I've allowed myself to get full on bread and rice instead of fruits and vegetables. I eat loads of potatoes in every way possible. I slather my Earth Balance butter and Vegenaise on everything I can. I live off of pasta with marinara sauce. It's my go-to meal. Where is the healthy part of my diet? I feel as if I have failed myself and my baby. It pains me to think I have exposed her to so many contaminants while she was in the womb, and I can only imagine what I've done to my body.
When I had started off being vegan, I took the time and diligence it needed to create healthy balanced meals. I was healthy and energetic. I was too afraid to try the processed vegan foods so I stuck to what I knew. Now, I am tired and moody. I feel guilty with my laziness to assemble a half decent meal.
My wake up call came while watching Hungry for Change, a documentary about the North American diet. We fall victim to the marketing and tricks of the billion dollar food and dieting industry. Vegans are just as vulnerable as the rest. Diet Cola is vegan isn't it?

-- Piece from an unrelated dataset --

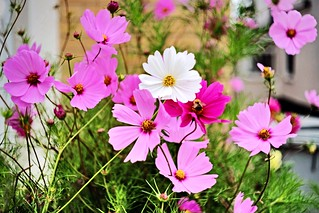 Flowers (DSCF1547)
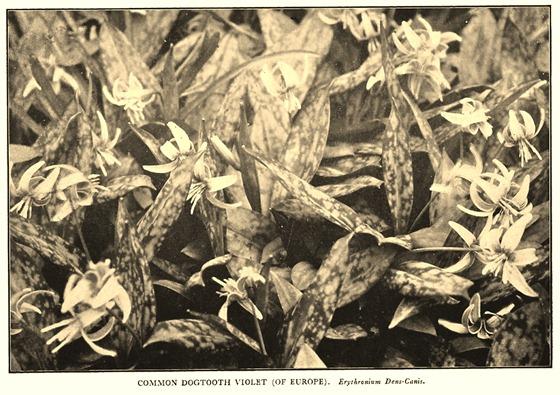 Erythronium dens-canis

After I finish my delicious marinara sauce from Costco, I am going raw. I will stock my fridge with colourful fruits and vegetables and am going to start detoxifying and juicing. Once my body is back on track, I will never touch another canned or jarred food again. If I eat a treat, it's because I've cooked foods from the "garden" and embellished it with herbs for seasoning. This is a vow I am making to myself. I am excited and scared but damned determined. I want to feel healthy and beautiful again.
I apologize to my child and my body. From this day forward I will make it up to her and to myself. The next few months, I will update you of my progress and what I'm doing.
Please, watch the documentary. Take the pledge with me and lets get healthy together.